> **TASK PROMPT**: Images don't belong in the copy. Output the rest of the data exactly.

> **GIVEN INFORMATION**:

'''

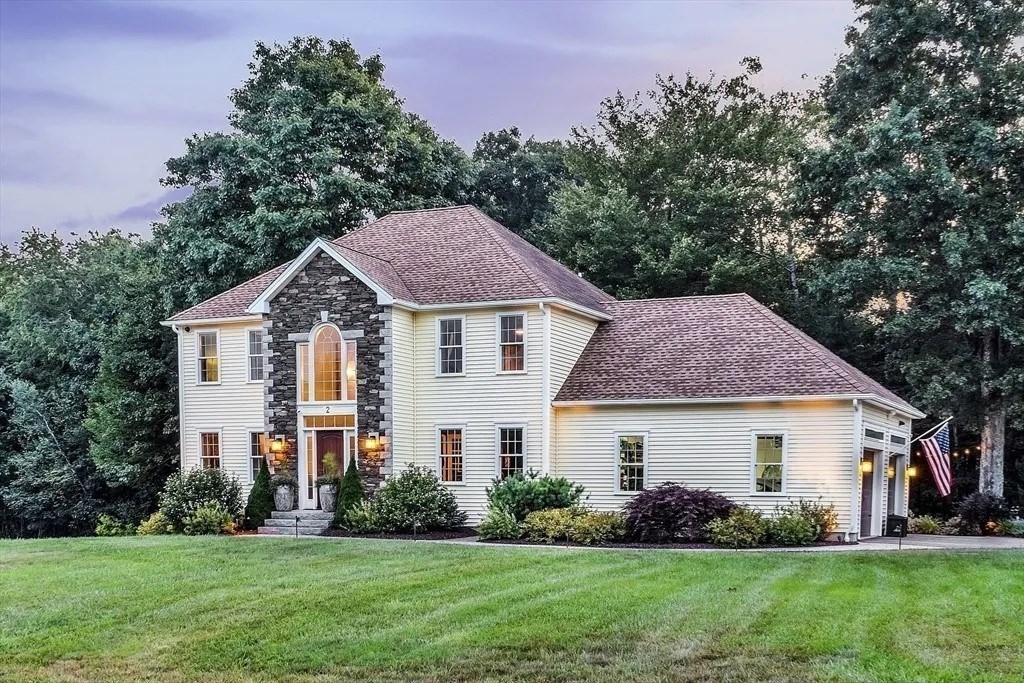 2 Morris Lane Rutland, MA 01543 - Photo 1 of 41 a front view of a house with a garden and yard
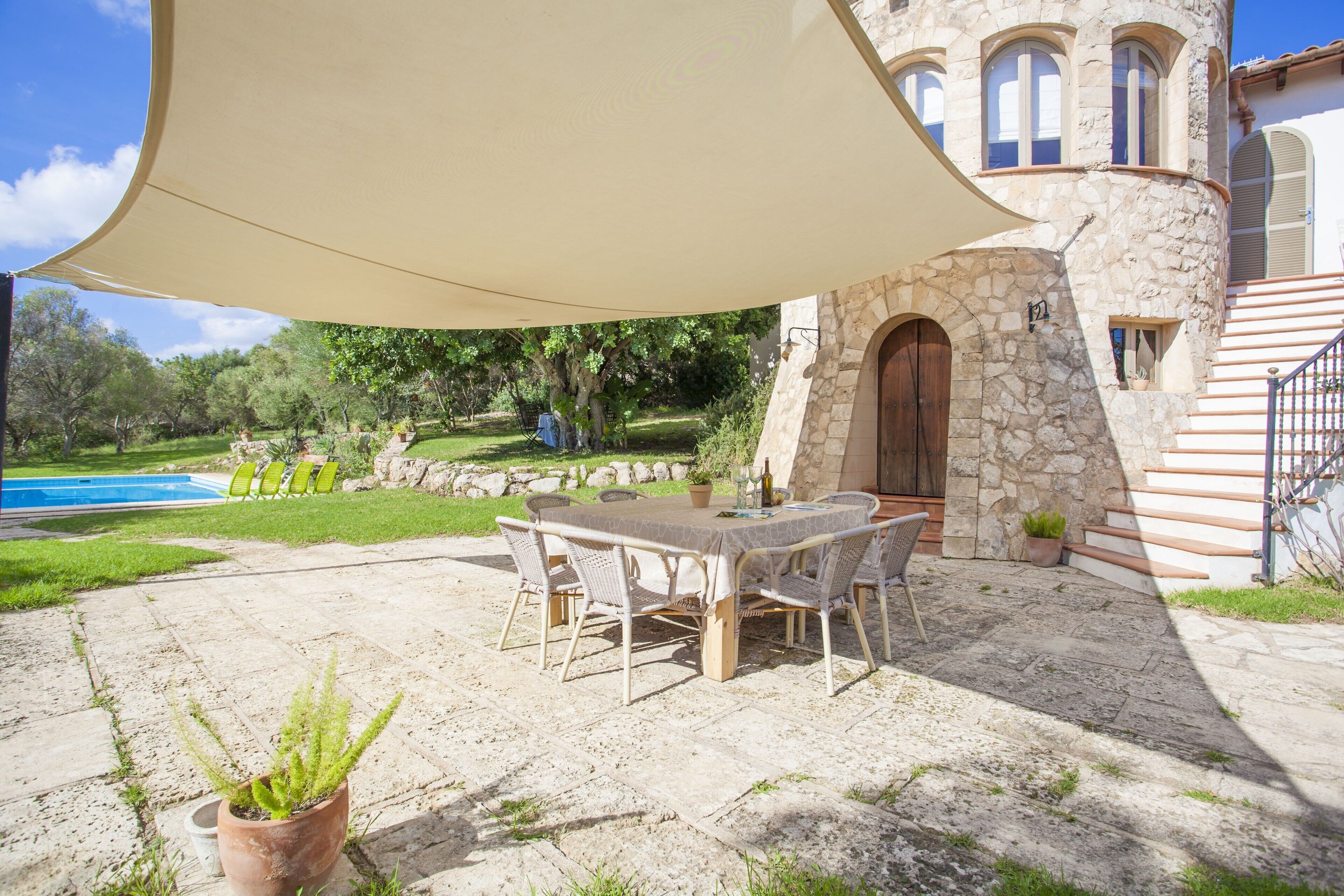 An outdoor patio with a table and chairs, a stone building, a pool, and greenery.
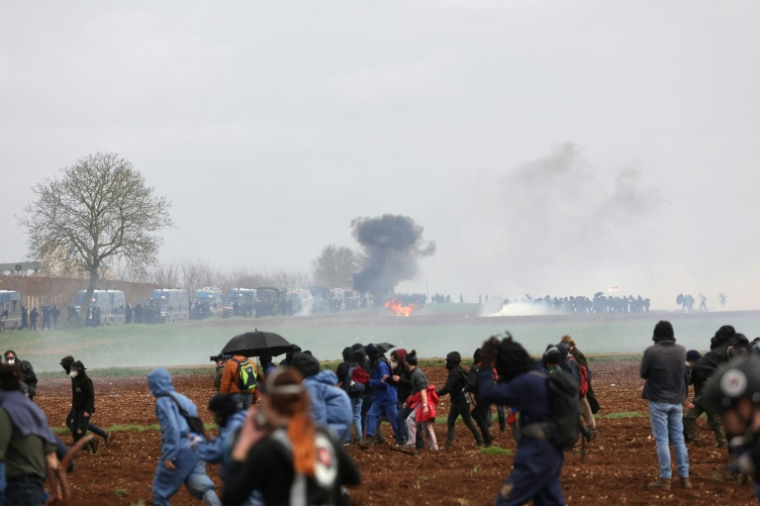 Des manifestants affrontent des gendarmes mobiles anti-émeute lors d'un rassemblement à l'appel du collectif "Bassines non merci", du mouvement écologiste "Les Soulevements de la Terre" et du syndicat "Confédération paysanne" contre la construction d'une nouvelle réserve d'eau pour l'irrigation agricole, à Sainte-Soline, le 25 mars 2023 dans les Deux-Sèvres ( AFP / Thibaud MORITZ )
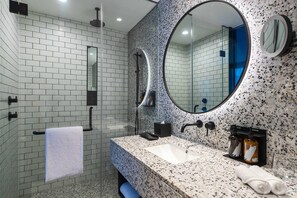 A modern bathroom with a white brick wall, a granite countertop, a large mirror, and a glass shower enclosure. - Ryse, Marriot Hotel, Autograph Collection (Seoul)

'''

> **SOLUTION**:
 2 Morris Lane Rutland, MA 01543 - Photo 1 of 41 a front view of a house with a garden and yard
 An outdoor patio with a table and chairs, a stone building, a pool, and greenery.
 Des manifestants affrontent des gendarmes mobiles anti-émeute lors d'un rassemblement à l'appel du collectif "Bassines non merci", du mouvement écologiste "Les Soulevements de la Terre" et du syndicat "Confédération paysanne" contre la construction d'une nouvelle réserve d'eau pour l'irrigation agricole, à Sainte-Soline, le 25 mars 2023 dans les Deux-Sèvres ( AFP / Thibaud MORITZ )
 A modern bathroom with a white brick wall, a granite countertop, a large mirror, and a glass shower enclosure. - Ryse, Marriot Hotel, Autograph Collection (Seoul)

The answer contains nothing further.